### [DIRECTIONS]
From the first line to the last, write out the material verbatim.

### [SOURCE INFORMATION]
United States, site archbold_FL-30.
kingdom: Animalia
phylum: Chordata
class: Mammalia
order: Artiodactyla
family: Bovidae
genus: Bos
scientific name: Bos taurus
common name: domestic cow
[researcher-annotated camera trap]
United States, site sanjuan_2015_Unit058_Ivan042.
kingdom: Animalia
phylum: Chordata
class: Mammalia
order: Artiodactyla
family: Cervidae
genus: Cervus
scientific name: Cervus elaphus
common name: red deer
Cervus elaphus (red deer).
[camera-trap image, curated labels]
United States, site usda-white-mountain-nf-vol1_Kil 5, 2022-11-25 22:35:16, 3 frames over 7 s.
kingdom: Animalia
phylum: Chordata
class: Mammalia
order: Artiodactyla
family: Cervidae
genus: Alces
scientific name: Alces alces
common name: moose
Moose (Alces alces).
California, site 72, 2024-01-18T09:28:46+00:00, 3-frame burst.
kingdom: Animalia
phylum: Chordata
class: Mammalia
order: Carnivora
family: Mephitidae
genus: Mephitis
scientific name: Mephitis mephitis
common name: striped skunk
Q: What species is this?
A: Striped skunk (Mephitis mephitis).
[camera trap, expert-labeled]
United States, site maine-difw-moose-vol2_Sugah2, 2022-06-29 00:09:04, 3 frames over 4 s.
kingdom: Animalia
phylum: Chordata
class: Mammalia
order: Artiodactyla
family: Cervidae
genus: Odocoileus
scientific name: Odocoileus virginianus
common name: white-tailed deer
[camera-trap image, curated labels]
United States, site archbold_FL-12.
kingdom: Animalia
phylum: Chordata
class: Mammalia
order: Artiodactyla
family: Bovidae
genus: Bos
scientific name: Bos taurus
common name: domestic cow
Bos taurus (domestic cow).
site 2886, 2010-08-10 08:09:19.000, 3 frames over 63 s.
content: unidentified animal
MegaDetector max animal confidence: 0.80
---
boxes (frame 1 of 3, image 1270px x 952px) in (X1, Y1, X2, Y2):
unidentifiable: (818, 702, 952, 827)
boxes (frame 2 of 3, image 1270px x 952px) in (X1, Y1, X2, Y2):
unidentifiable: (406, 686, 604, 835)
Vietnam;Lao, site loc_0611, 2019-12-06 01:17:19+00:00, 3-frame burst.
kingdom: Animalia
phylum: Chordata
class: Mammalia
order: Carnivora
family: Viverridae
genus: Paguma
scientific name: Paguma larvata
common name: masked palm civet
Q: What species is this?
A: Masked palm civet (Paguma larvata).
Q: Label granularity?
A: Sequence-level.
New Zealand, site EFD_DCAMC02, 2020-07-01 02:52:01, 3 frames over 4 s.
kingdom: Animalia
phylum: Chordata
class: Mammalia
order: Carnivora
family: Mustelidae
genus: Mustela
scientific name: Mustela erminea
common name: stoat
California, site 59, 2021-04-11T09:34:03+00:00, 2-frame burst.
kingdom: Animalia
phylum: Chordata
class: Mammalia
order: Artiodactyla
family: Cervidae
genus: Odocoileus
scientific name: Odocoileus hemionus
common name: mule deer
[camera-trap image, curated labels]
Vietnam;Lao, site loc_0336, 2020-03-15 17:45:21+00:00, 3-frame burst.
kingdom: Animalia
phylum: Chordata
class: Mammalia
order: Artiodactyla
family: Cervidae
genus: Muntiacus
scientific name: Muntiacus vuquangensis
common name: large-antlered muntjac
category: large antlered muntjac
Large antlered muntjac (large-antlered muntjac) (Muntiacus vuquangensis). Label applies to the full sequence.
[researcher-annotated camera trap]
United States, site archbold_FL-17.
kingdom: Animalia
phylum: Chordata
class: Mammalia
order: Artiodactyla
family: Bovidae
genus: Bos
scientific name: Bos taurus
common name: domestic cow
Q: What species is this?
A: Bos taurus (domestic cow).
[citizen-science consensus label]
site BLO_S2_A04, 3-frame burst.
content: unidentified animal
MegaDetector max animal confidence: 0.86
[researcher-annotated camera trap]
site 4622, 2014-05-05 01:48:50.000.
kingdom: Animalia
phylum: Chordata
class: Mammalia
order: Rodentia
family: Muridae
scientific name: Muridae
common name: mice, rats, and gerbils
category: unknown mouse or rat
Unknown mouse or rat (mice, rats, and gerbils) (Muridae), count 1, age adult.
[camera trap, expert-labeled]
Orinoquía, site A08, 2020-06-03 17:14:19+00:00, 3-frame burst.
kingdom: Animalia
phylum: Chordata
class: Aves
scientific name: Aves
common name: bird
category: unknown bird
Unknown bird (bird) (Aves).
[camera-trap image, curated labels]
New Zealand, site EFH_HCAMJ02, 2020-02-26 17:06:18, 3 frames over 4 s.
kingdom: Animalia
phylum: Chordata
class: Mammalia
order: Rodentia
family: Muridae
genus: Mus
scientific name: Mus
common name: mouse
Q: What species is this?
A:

### [WRITTEN REPLY]
United States, site archbold_FL-30.
kingdom: Animalia
phylum: Chordata
class: Mammalia
order: Artiodactyla
family: Bovidae
genus: Bos
scientific name: Bos taurus
common name: domestic cow
[researcher-annotated camera trap]
United States, site sanjuan_2015_Unit058_Ivan042.
kingdom: Animalia
phylum: Chordata
class: Mammalia
order: Artiodactyla
family: Cervidae
genus: Cervus
scientific name: Cervus elaphus
common name: red deer
Cervus elaphus (red deer).
[camera-trap image, curated labels]
United States, site usda-white-mountain-nf-vol1_Kil 5, 2022-11-25 22:35:16, 3 frames over 7 s.
kingdom: Animalia
phylum: Chordata
class: Mammalia
order: Artiodactyla
family: Cervidae
genus: Alces
scientific name: Alces alces
common name: moose
Moose (Alces alces).
California, site 72, 2024-01-18T09:28:46+00:00, 3-frame burst.
kingdom: Animalia
phylum: Chordata
class: Mammalia
order: Carnivora
family: Mephitidae
genus: Mephitis
scientific name: Mephitis mephitis
common name: striped skunk
Q: What species is this?
A: Striped skunk (Mephitis mephitis).
[camera trap, expert-labeled]
United States, site maine-difw-moose-vol2_Sugah2, 2022-06-29 00:09:04, 3 frames over 4 s.
kingdom: Animalia
phylum: Chordata
class: Mammalia
order: Artiodactyla
family: Cervidae
genus: Odocoileus
scientific name: Odocoileus virginianus
common name: white-tailed deer
[camera-trap image, curated labels]
United States, site archbold_FL-12.
kingdom: Animalia
phylum: Chordata
class: Mammalia
order: Artiodactyla
family: Bovidae
genus: Bos
scientific name: Bos taurus
common name: domestic cow
Bos taurus (domestic cow).
site 2886, 2010-08-10 08:09:19.000, 3 frames over 63 s.
content: unidentified animal
MegaDetector max animal confidence: 0.80
---
boxes (frame 1 of 3, image 1270px x 952px) in (X1, Y1, X2, Y2):
unidentifiable: (818, 702, 952, 827)
boxes (frame 2 of 3, image 1270px x 952px) in (X1, Y1, X2, Y2):
unidentifiable: (406, 686, 604, 835)
Vietnam;Lao, site loc_0611, 2019-12-06 01:17:19+00:00, 3-frame burst.
kingdom: Animalia
phylum: Chordata
class: Mammalia
order: Carnivora
family: Viverridae
genus: Paguma
scientific name: Paguma larvata
common name: masked palm civet
Q: What species is this?
A: Masked palm civet (Paguma larvata).
Q: Label granularity?
A: Sequence-level.
New Zealand, site EFD_DCAMC02, 2020-07-01 02:52:01, 3 frames over 4 s.
kingdom: Animalia
phylum: Chordata
class: Mammalia
order: Carnivora
family: Mustelidae
genus: Mustela
scientific name: Mustela erminea
common name: stoat
California, site 59, 2021-04-11T09:34:03+00:00, 2-frame burst.
kingdom: Animalia
phylum: Chordata
class: Mammalia
order: Artiodactyla
family: Cervidae
genus: Odocoileus
scientific name: Odocoileus hemionus
common name: mule deer
[camera-trap image, curated labels]
Vietnam;Lao, site loc_0336, 2020-03-15 17:45:21+00:00, 3-frame burst.
kingdom: Animalia
phylum: Chordata
class: Mammalia
order: Artiodactyla
family: Cervidae
genus: Muntiacus
scientific name: Muntiacus vuquangensis
common name: large-antlered muntjac
category: large antlered muntjac
Large antlered muntjac (large-antlered muntjac) (Muntiacus vuquangensis). Label applies to the full sequence.
[researcher-annotated camera trap]
United States, site archbold_FL-17.
kingdom: Animalia
phylum: Chordata
class: Mammalia
order: Artiodactyla
family: Bovidae
genus: Bos
scientific name: Bos taurus
common name: domestic cow
Q: What species is this?
A: Bos taurus (domestic cow).
[citizen-science consensus label]
site BLO_S2_A04, 3-frame burst.
content: unidentified animal
MegaDetector max animal confidence: 0.86
[researcher-annotated camera trap]
site 4622, 2014-05-05 01:48:50.000.
kingdom: Animalia
phylum: Chordata
class: Mammalia
order: Rodentia
family: Muridae
scientific name: Muridae
common name: mice, rats, and gerbils
category: unknown mouse or rat
Unknown mouse or rat (mice, rats, and gerbils) (Muridae), count 1, age adult.
[camera trap, expert-labeled]
Orinoquía, site A08, 2020-06-03 17:14:19+00:00, 3-frame burst.
kingdom: Animalia
phylum: Chordata
class: Aves
scientific name: Aves
common name: bird
category: unknown bird
Unknown bird (bird) (Aves).
[camera-trap image, curated labels]
New Zealand, site EFH_HCAMJ02, 2020-02-26 17:06:18, 3 frames over 4 s.
kingdom: Animalia
phylum: Chordata
class: Mammalia
order: Rodentia
family: Muridae
genus: Mus
scientific name: Mus
common name: mouse
Q: What species is this?
A:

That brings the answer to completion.